● EXERCISE
Write down every line of the listing below word for word, but leave out the pictures.

● MATERIAL PROVIDED

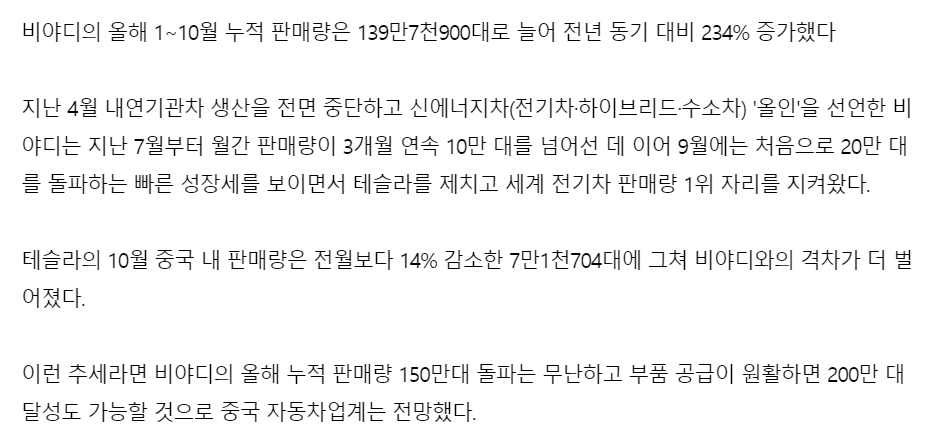 &#39;비야디&#39; 연합뉴스 기사 일부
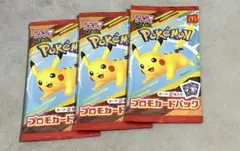 未開封 ポケモンカード MEGA ポケカ プロモカードパック ハッピーセット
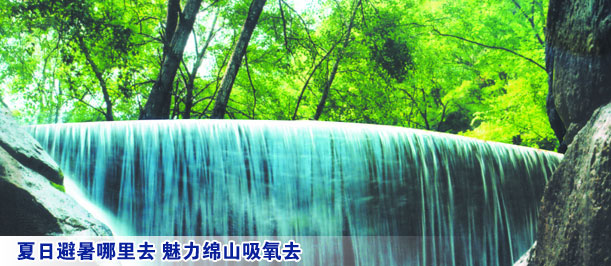 夏日避暑哪里去 魅力绵山吸氧去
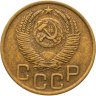 Купить 3 копейки 1952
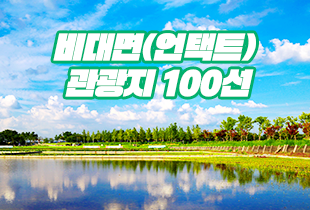 韓国観光公社アンタクト観光地100選発表！釜山はどこ？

● EXERCISE ANSWER
 &#39;비야디&#39; 연합뉴스 기사 일부
 未開封 ポケモンカード MEGA ポケカ プロモカードパック ハッピーセット
 夏日避暑哪里去 魅力绵山吸氧去
 Купить 3 копейки 1952
 韓国観光公社アンタクト観光地100選発表！釜山はどこ？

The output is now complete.